Até suas cenas finais, O Planeta dos Macacos não passa de uma ficção-científica tradicional, ainda que muito bem executada. A sociedade humana é emulada (na sociedade símia) e criticada como na maioria das outras obras de ficção-científica padrão, enquanto uma história um tanto quanto familiar se desenrola sobre esse pano de fundo. Até que uma revelação final mostra que o que estávamos pensando até então era ingenuidade, perto da verdade que o filme coloca. Vejamos...
Quatro astronautas estão em missão de exploração no espaço, viajando à velocidade da luz. Como prevê a teoria da relatividade, enquanto eles pouco envelhecem, na Terra já se passaram séculos.
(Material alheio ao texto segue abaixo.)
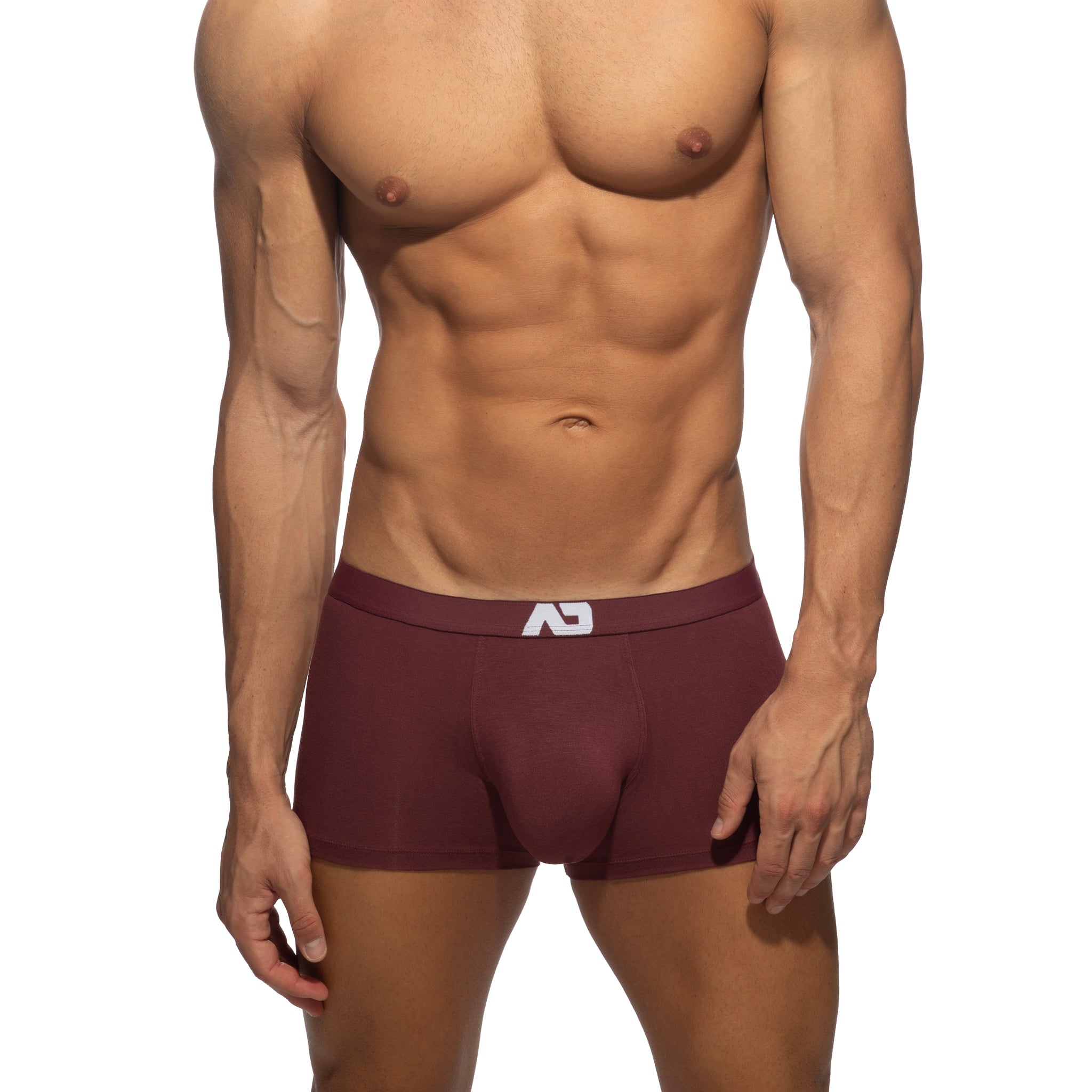 Addicted Bamboo Skin Layer Trunk Garnet AD1496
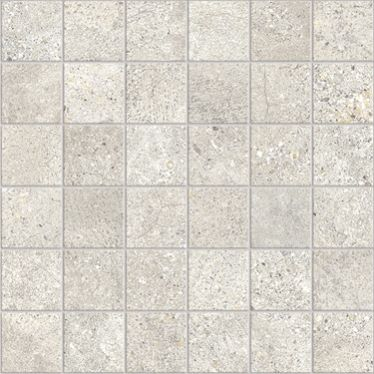 Mosaïque Elios Montreal T36 White 30X30 - 00XH100
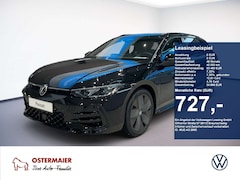 Bild des Angebotes VW Passat Variant R-Line 1.5TSI eHybrid 272PS DSG AHK.IQ.LIGHT.AREA-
Um acidente, porém, joga a nave em um planeta desconhecido, e os viajantes descobrem que um deles, a única mulher da missão, morreu devido a uma falha no sistema de preservação da nave. Os sobreviventes então escapam do veículo e começam a andar pelos arredores tentando encontrar vida (inteligente ou não). Acabam encontrando um grupo de seres muito parecidos com humanos, com a diferença de que estes não conseguem falar.
Nessas primeiras cenas (que cobrem quase meia hora do filme), já temos os primeiros indícios do que nos espera no final: enquanto caminham pelo deserto, os companheiros discutem os motivos que os levaram àquela viagem, e acabam manifestando entre si o desprezo que sentem pela própria raça. Contudo, mesmo tendo perdido a nave e com ela qualquer chance de voltar para casa, um dos astronautas finca no solo do planeta desconhecido uma bandeira dos EUA, e o comandante da missão, o capitão Taylor (Charlton Heston), ao avistar os humanos primitivos, afirma que em seis meses os três tem condições de estar dominando o planeta, sobre aqueles seres inferiores.
É aí que o filme muda de rumo, com a aparição de macacos armados e montados em cavalos que caçam os humanos, e acabam por matar um dos astronautas e prender os outros dois, capitão Taylor incluso. A partir daí, conheceremos a sociedade símia, que possui elementos primitivos e avançados, e uma grande semelhança com os humanos: os macacos estão divididos em castas, possuem ciência, religião, tirania, traição... há entre eles pessoas curiosas e outras medrosas, alguns que querem descobrir e outros que querem esconder a verdade. Há uma curiosa inversão de papéis, que remete aos houyhnhnms e aos yahoos de As Viagens de Gulliver: enquanto os macacos são avançados, os humanos são primitivos, e estes são dominados e exterminados por aqueles.
Tudo isso nos leva a sentir certa repulsa pela sociedade símia, e torcer para que Taylor consiga escapar, e Zira e Cornelius, seus aliados chimpanzés, consigam revelar a verdade sobre a história da raça primata. Até que somos tirados do ambiente dos macacos e levados até uma região desértica, onde macacos e humanos (Taylor e sua companheira muda e subserviente, hmmm...) se encontram e tem a chance de descobrirem algumas coisas. Zaius, o orangotango poderoso que até então parecera um vilão insidioso, faz um discurso contra o homem, referindo-se a uma antiga profecia que falava sobre o quão cruel e terrível era o ser humano, sobre a maneira como ele matava o próprio irmão por prazer, luxúria ou ganância, sobre como o homem é uma praga e a despeito de toda sua sabedoria e inteligência não consegue fazer nada que não seja eclipsado por sua estupidez.
Nesse momento, tanto o espectador como Taylor estão um pouco confusos, espantados pelas palavras de Zaius. Taylor então abandona os macacos e segue pela praia junto com Nova, sua companheira. Após algum tempo, Taylor finalmente encontra seu destino, e descobre a verdade inegável: a Estátua da Liberdade em ruínas afundada na praia que ele encontra é a revelação definitiva. O mundo estranho em que ele havia chegado nada mais era que a própria Terra, dois milênios após o ocaso do homem, após o ser humano ter destruído a si mesmo e deixado a Terra ferida se recuperando lentamente.
Desse modo, o diretor Franklin J. Schaffner dá o xeque-mate: por pior que a sociedade dos macacos parecesse a princípio (ou melhor, do ponto de vista de um humano), ela chegava a ser uma utopia perto do que a sociedade humana foi (no tempo do filme; para nós, do que a sociedade humana é), e do que ela fez (faz) para si mesma e para o planeta. Sombrio e pessimista, sem dúvida, mas também muito contundente, cada vez mais contundente nos nossos tempos apocalípticos.